• **What is being asked**
Write out the piece below on Turkey's structural limits word for word, between "Since then, Erdoğan" and "Syrian Democratic Forces.", inclusive.

*** Supplied passage Section Begins ***

Turkey’s structural limits
At first sight, Turkey appears to be on the cusp of making some fundamental, constitutive choices. For instance, everyone is wondering whether Turkey is about to make a shift in its foreign policy axis, from the Western world and NATO, to Eurasia.
On several fronts, Turkey’s relationship with the United States and the European Union is highly strained. Ironically, in late September, when Turkish President Recep Tayyip Erdoğan met Donald Trump in New York, the president of the United States famously announced: “We’re as close as we’ve ever been.”
Since then, Erdoğan has hosted Russian President Putin and Venezuela’s leader Nicolas Maduro in Turkey and met Iranian Supreme Leader Ayatollah Ali Khamenei in Tehran, leaders of countries long at odds with the United States.
Much of this diplomatic activity appears to be centred on Kurdish-related developments in Iraq and Syria, and at the heart of the tensions between the United States and Turkey lies Washington’s ongoing military support for the Kurdish-led Syrian Democratic Forces.
Many argue that the “Kurdish” wedge between the two allies has gradually pushed Turkey towards Russia. The ongoing saga around Turkey’s impending purchase of S-400 missile defence systems from Russia also continues to function as yet another indication of this re-orientation in Ankara’s foreign policy.
Another choice that Turkey appears to be on the cusp of making is between neoliberal globalism and economic nationalism. Erdoğan, his ministers and senior advisors, and various pro-government pundits speak of shifting and sometimes contradictory imperialist designs over Turkey, of the necessity of economic independence, of the need to negotiate bilateral agreements that will diversify Turkey’s export markets away from EU (the destination of nearly half of Turkey’s total exports), and of the importance of building a national economy with construction, energy and defence as its leading sectors.
Even the higher than expected GDP growth rates are mobilised as a rhetorical tool to get back at the imperialist powers such as the United States and the EU. All this anti-imperialist rhetoric combined with the above-mentioned rapprochements with Russia, Iran, China and Venezuela makes one wonder whether these two choices are somehow reflective of a deeper transformation, an “axis shift” in Turkey.
Yet, a closer look at the saga of the purchase of S-400s tells a different story. Turkey wants to purchase the missile defence system and not only be able to modify its software, but also with a comprehensive plan to manufacture them in Turkey. However, Russia does not seem to be on the same page. Moreover, missile defence systems work only if they are integrated with a radar system. And not surprisingly, Russian S-400s are not compatible with the NATO radar system Turkey is currently using.
The curious case of the S-400s is only one instance of a broader set of structural conditions (a product of its nearly two centuries long integration with the Western world) that limit Turkey’s capability to even use the prospects of an axis shift as a credible threat against its Western partners, let alone going the whole nine yards.
In a parallel fashion, Turkey’s integration to the global economy also imposes strong structural limitations to its capability to pursue heterodox economic policies.
Given its energy deficit and the composition of its industrial sector, Turkey has a structural trade deficit; it relies on imported intermediary goods even to be able to produce for export markets. Moreover, partly due to its young population, Turkey needs an ongoing inflow of foreign capital to finance its investment commitments.

*** Supplied passage Section Ends ***
*** Source data Section Begins ***

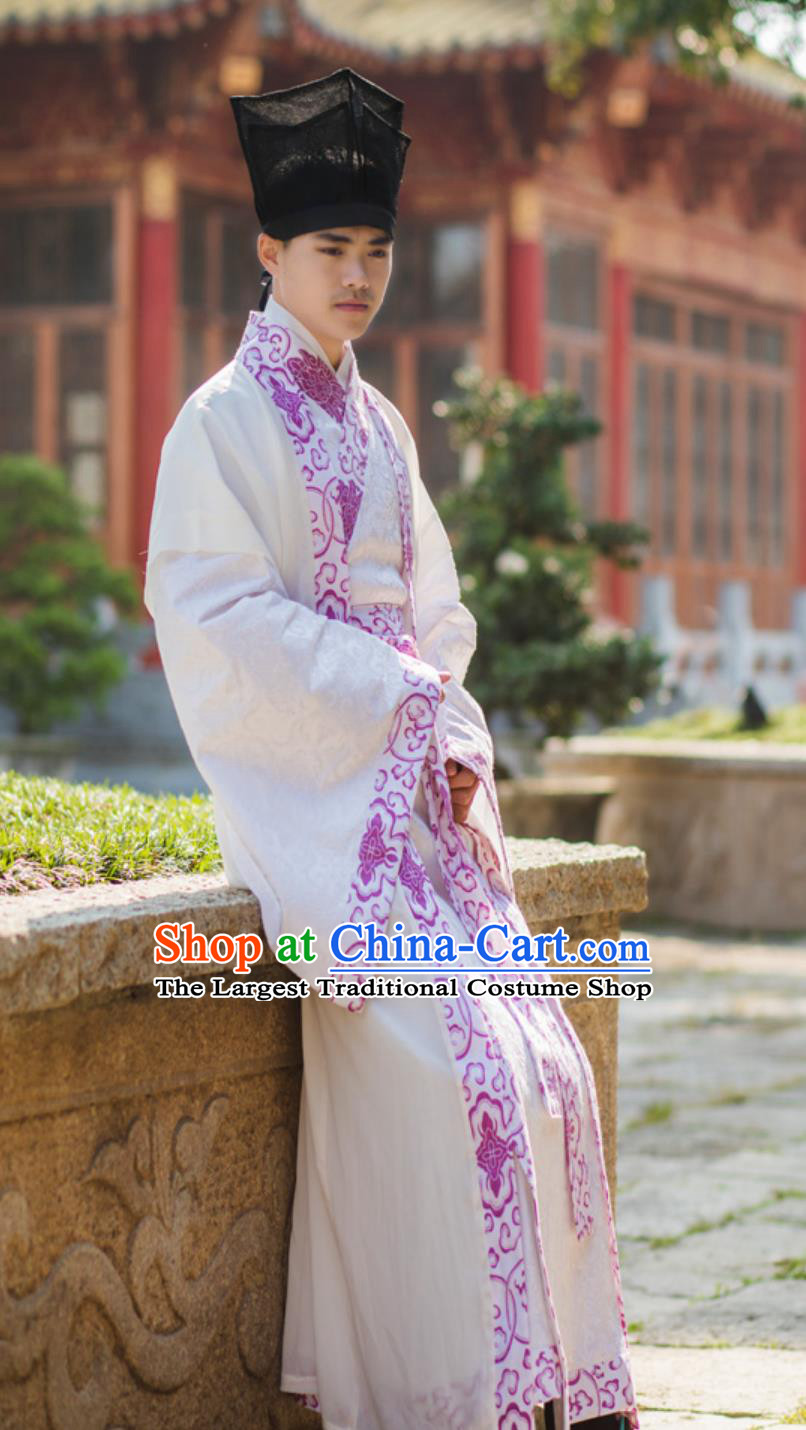 Ancient Chinese Scholar Clothing Mens Hanfu Ming Dynasty Zhiju Robe Chiffon Long Half Sleeve Outfit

*** Source data Section Ends ***

• **Final answer**
Since then, Erdoğan has hosted Russian President Putin and Venezuela’s leader Nicolas Maduro in Turkey and met Iranian Supreme Leader Ayatollah Ali Khamenei in Tehran, leaders of countries long at odds with the United States.
Much of this diplomatic activity appears to be centred on Kurdish-related developments in Iraq and Syria, and at the heart of the tensions between the United States and Turkey lies Washington’s ongoing military support for the Kurdish-led Syrian Democratic Forces.